WHAT THE TASK REQUIRES
Starting at the line that contains "Which item is the" and ending with the last of the entries, reproduce those lines with "green foliage" swapped for "leafy branches" and nothing else altered.

EXCERPTED RECORDS
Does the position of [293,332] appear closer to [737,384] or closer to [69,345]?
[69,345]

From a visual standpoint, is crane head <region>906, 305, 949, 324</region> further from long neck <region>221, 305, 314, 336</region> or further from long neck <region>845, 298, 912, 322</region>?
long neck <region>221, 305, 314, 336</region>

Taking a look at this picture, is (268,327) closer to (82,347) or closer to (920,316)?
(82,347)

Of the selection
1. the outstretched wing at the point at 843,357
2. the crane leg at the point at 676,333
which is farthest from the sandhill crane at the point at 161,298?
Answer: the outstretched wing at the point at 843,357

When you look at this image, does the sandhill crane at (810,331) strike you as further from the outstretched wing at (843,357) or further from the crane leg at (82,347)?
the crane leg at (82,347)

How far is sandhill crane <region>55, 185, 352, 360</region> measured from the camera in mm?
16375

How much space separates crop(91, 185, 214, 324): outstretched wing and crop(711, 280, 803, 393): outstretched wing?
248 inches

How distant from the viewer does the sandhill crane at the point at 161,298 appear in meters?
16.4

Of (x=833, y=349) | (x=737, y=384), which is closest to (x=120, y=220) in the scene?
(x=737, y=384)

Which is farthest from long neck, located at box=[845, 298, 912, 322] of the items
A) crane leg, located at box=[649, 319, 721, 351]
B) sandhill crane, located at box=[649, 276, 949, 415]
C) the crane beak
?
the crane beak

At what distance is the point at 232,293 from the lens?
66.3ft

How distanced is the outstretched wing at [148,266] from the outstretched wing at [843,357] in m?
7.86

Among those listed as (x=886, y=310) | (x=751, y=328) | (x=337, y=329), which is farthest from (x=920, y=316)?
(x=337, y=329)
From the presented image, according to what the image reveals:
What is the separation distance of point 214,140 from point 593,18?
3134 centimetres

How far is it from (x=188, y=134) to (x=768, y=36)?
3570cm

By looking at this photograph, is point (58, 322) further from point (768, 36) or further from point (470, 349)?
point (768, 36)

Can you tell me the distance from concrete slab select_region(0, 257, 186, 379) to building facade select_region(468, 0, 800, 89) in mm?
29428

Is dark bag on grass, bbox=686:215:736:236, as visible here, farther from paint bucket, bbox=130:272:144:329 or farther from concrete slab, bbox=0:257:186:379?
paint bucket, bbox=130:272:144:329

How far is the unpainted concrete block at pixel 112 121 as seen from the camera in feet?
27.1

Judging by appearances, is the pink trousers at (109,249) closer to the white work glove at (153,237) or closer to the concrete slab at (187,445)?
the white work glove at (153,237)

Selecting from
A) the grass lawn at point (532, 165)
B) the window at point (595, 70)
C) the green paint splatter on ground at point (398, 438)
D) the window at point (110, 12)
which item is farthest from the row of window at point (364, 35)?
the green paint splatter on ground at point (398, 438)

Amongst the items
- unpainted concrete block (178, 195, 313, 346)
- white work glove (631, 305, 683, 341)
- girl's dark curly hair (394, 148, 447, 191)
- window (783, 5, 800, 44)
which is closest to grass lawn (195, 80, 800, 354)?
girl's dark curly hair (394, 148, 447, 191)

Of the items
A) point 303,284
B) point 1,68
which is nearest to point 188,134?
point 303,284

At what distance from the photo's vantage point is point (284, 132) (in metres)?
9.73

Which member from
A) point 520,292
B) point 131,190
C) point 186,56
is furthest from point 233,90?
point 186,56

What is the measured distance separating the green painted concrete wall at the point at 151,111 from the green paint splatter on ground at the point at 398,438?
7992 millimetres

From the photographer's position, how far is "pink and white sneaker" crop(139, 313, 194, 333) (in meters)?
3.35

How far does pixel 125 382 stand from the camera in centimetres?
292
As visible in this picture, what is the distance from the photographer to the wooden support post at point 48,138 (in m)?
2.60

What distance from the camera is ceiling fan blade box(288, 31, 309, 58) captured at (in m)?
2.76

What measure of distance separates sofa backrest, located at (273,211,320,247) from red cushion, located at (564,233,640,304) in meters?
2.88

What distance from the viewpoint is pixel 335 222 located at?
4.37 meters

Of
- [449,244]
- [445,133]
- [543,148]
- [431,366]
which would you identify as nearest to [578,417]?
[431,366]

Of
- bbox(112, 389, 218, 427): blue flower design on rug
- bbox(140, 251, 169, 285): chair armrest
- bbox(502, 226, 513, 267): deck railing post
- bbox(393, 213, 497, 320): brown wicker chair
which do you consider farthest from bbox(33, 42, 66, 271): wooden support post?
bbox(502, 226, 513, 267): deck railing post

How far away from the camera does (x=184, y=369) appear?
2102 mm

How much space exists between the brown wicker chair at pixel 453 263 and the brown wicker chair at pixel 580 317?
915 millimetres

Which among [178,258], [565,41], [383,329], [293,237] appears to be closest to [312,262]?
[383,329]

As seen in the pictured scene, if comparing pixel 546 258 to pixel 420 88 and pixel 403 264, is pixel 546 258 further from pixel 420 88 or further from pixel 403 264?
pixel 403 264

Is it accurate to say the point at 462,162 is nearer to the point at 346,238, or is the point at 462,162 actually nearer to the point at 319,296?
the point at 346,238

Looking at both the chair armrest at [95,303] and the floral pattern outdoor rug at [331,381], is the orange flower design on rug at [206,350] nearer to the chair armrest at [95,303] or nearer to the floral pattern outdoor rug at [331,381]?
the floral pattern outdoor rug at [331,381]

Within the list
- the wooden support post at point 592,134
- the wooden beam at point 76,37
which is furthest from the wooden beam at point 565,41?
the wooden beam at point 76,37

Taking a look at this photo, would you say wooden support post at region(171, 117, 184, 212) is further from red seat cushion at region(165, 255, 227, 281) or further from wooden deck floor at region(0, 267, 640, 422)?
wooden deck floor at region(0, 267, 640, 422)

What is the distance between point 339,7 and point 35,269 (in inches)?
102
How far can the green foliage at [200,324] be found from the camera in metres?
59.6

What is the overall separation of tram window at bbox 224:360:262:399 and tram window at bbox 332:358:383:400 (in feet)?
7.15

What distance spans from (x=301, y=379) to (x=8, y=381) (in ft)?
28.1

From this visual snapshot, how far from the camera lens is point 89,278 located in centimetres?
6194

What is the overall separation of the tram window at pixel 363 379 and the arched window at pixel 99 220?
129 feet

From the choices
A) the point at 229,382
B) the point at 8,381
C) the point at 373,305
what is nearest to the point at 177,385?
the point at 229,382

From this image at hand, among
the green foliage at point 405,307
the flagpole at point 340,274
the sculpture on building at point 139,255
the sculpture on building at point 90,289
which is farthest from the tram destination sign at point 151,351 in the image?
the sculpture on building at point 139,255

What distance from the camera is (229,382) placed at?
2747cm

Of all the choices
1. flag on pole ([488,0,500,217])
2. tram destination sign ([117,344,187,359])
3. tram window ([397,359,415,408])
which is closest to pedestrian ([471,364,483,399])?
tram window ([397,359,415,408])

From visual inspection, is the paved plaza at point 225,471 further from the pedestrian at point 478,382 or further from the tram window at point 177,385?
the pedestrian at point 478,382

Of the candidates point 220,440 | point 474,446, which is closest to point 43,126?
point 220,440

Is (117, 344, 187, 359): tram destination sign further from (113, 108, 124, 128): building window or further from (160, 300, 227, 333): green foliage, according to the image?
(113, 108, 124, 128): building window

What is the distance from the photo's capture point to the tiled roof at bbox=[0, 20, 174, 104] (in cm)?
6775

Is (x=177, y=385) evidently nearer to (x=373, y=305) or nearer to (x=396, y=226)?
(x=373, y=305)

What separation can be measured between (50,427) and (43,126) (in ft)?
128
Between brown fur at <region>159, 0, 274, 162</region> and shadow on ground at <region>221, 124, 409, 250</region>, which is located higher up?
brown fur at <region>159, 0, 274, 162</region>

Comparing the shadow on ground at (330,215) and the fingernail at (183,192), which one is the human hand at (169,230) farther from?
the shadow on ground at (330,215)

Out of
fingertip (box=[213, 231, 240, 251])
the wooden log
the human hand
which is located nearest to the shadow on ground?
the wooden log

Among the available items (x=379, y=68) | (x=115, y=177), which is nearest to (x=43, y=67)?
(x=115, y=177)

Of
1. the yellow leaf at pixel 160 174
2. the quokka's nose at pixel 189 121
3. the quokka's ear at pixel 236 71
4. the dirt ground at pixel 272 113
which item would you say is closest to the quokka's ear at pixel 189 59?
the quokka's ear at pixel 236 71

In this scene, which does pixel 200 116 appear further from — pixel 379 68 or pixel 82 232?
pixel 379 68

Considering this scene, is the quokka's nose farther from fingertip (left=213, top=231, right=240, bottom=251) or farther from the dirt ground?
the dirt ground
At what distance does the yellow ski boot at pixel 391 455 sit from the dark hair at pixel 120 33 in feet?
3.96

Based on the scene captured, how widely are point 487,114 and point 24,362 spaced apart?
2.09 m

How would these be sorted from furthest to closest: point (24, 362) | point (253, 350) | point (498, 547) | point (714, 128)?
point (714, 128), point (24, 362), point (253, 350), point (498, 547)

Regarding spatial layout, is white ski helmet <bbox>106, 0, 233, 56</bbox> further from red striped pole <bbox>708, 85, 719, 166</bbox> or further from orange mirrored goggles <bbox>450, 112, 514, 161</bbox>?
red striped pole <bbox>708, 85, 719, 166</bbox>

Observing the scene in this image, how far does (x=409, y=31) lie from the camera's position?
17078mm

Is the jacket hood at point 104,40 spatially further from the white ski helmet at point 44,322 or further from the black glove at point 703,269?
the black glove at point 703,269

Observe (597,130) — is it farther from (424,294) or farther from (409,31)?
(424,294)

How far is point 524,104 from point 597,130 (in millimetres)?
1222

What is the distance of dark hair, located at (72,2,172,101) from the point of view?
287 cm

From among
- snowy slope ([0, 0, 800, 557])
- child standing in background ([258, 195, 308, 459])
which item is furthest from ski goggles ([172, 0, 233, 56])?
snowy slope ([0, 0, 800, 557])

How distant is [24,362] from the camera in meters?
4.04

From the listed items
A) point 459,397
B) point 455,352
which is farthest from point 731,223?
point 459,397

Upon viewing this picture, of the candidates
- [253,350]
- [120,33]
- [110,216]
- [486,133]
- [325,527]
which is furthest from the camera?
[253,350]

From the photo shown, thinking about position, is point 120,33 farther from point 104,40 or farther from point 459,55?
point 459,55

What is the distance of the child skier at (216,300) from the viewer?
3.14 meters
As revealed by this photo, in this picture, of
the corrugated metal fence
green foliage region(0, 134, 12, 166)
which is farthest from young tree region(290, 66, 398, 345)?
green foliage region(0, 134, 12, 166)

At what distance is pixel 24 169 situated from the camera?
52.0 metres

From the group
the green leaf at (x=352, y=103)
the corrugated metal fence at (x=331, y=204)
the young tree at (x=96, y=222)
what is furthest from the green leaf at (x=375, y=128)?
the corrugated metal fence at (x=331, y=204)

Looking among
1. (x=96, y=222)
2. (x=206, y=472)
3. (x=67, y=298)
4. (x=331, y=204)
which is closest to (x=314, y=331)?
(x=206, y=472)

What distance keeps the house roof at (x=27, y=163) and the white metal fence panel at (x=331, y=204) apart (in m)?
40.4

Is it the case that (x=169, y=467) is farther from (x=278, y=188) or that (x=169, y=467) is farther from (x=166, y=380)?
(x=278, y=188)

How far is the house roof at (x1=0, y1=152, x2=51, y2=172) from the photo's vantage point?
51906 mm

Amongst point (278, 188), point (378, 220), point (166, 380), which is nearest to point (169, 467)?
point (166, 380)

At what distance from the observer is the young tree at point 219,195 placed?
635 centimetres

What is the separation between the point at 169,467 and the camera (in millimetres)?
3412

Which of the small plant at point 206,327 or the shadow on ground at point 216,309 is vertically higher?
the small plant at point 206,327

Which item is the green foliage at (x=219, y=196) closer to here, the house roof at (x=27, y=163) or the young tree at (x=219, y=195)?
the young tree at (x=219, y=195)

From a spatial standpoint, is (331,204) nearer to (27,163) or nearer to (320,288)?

OUTPUT BELOW
Which item is the leafy branches at (x=219, y=196) closer to here, the house roof at (x=27, y=163) or the young tree at (x=219, y=195)?
the young tree at (x=219, y=195)

From a spatial standpoint, is (331,204) nearer to (27,163) or nearer to (320,288)?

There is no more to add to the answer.